Сегодня я уже не успею зайти в аптеку, но зато мне известно, где достать кое-какие дорогие пилюльки. Сейчас примерно два часа — на Улице жизнь должна кипеть. Пришлось пешком добираться до Будайина. Меня подстегивала нестерпимая злость на Никки. Еще надо поквитаться с Тами и ее подружками.
В клубе Чириги было до странности безлюдно и гораздо тише, чем обычно. Девочки и гетеросеки казались безжизненными, словно куклы; клиенты мрачно разглядывали свои кружки с пивом. Но музыка, конечно, ревела как всегда, и ее перекрывал пронзительный голос Чири, с ее неповторимым суахильским прононсом. Однако не слышалось смеха, отсутствовал привычный фон — негромкий гул деловых переговоров. Работа замерла… В баре царил застоявшийся запах пота, пролитого пива и виски, гашиша.
— Марид, — произнесла Чири, увидев меня. Она тоже выглядела осунувшейся. Значит, прошлая ночь оказалась мучительно долгой и неудачной в смысле заработка не только для меня.
— Можно я угощу тебя чем-нибудь? — спросил я. — Судя по виду, выпивка тебе явно не помешает.
Она с трудом растянула губы в улыбке:
— Я когда-нибудь отказывалась от таких предложений?
— На моей памяти — нет, — отозвался я.
— И не откажусь.
Она повернулась и нацедила себе зелья из специальной бутылки, которую держала под стойкой. — Это что? — поинтересовался я.
— Тэнде. Особый напиток из Восточной Африки.
После недолгих колебаний я решился:
— Давай и мне!
Чири изобразила беспокойство и утрированно-озабоченным тоном пробормотала:
— Тэнде плохо-плохо для белый бвана! Белый бвана выпить — и сразу бум-бум свой белый мгонго.

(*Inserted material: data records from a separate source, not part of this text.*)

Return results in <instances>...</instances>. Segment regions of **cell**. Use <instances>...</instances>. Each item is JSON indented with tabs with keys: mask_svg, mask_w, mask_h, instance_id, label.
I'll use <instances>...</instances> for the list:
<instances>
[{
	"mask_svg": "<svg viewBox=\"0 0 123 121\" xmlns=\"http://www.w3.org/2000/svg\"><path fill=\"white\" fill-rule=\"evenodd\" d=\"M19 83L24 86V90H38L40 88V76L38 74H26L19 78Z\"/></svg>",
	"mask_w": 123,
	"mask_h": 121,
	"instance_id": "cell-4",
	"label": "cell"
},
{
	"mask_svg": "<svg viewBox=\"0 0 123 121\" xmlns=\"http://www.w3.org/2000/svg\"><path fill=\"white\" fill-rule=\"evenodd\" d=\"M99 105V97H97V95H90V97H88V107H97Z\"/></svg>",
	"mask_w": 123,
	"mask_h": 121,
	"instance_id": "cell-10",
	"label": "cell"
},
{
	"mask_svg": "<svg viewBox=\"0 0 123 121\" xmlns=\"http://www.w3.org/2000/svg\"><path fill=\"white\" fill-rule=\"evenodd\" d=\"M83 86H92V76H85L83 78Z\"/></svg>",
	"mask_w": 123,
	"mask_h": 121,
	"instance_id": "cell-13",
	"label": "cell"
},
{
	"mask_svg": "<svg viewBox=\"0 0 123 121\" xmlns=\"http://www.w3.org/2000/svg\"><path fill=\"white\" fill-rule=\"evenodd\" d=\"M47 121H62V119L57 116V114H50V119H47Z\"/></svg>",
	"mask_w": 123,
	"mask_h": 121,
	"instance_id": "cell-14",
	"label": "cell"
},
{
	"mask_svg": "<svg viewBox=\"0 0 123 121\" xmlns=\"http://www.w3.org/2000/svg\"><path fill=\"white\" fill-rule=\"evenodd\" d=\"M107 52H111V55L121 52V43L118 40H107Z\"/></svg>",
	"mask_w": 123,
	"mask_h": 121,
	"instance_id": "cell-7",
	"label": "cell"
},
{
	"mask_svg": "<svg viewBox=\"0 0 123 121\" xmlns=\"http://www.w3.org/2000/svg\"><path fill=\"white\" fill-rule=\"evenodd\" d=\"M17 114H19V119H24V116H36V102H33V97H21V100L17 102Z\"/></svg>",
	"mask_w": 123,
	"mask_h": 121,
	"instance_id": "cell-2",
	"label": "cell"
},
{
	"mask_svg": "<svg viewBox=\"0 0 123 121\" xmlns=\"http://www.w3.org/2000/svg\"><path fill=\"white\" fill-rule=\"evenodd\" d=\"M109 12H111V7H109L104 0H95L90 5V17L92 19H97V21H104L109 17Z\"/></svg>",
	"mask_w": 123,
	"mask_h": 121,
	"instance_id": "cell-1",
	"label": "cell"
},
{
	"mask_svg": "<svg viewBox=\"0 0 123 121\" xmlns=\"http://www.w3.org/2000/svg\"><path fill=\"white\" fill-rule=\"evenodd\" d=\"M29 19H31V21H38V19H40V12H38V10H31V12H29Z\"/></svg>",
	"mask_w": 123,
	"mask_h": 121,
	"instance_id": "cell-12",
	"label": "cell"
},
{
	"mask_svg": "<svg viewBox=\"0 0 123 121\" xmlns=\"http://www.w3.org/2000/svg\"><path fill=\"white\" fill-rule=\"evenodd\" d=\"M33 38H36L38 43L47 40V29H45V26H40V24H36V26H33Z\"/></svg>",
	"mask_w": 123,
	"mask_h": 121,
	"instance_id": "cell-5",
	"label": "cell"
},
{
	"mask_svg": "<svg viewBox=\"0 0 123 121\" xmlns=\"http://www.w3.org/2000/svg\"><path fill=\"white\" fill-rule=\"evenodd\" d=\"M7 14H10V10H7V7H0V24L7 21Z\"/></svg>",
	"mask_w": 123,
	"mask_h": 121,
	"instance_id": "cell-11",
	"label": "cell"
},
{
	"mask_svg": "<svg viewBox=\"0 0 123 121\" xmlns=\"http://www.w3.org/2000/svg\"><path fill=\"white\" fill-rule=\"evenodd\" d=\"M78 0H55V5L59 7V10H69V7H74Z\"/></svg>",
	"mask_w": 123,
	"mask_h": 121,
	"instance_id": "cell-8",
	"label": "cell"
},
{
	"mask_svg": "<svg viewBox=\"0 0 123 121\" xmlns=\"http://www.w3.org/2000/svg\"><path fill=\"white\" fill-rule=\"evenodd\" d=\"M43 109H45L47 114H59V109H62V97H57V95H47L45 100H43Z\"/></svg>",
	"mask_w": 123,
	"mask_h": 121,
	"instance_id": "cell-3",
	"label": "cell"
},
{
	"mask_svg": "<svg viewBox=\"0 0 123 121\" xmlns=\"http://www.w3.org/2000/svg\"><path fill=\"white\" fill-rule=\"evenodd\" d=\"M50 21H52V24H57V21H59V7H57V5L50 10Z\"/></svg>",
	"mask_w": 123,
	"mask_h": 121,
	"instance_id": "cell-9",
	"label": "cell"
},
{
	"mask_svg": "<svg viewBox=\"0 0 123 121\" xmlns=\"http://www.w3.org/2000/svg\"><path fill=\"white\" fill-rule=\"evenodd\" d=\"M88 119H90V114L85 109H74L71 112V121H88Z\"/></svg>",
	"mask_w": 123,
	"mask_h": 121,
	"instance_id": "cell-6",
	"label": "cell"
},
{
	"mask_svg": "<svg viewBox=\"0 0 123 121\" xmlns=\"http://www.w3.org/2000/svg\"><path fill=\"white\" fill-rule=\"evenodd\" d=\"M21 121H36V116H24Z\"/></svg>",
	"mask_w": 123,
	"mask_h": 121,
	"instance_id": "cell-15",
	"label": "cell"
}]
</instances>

— У меня сегодня тоже выдался длинный и поганый день, Чири. — Я протянул ей бумажку в десять киамов.
Она сочувственно кивнула, налила мне и подняла собственный стакан:
— Ква сихо яко!
— Сахтайн! — сказал я по-арабски, отхлебнул немного и сразу вытаращил глаза и поднял брови. Тэнде обжигало, как огонь, и имело неприятный привкус, но я знал, что, если как следует постараюсь, смогу оценить его. И осушил стакан.
Чири покачала головой:
— Моя сильно-сильно бояться за белый бвана. Моя думать, белый бвана вот-вот облюет мой чистый хороший бар.
— Еще раз, Чири. А когда прикончу порцию, сразу наливай следующую.
— Такой плохой был, значит, день? Ну-ка, милый, подойди к свету.
Я обошел вокруг стойки и встал так, чтобы она могла меня разглядеть. Лицо, наверное, выглядело жутко. Чири протянула руку, осторожно коснулась ужасных ссадин на лбу, кроваво-синей вздувшейся кожи вокруг глаз, носа, разбитых вспухших губ.
— Хочу хорошенько напиться как можно быстрее, — сказал я. — Кстати, я остался без гроша.
— Ты разве не сорвал три тысячи с того бедняги? Ты ведь, кажется, сам мне сказал. Или я слышала от кого-то другого? Может, от Ясмин? Знаешь, сразу после того, как русский поймал пулю, мои новенькие попросили расчет, и с ними ушла Джамиля. — Она снова налила мне своего зелья.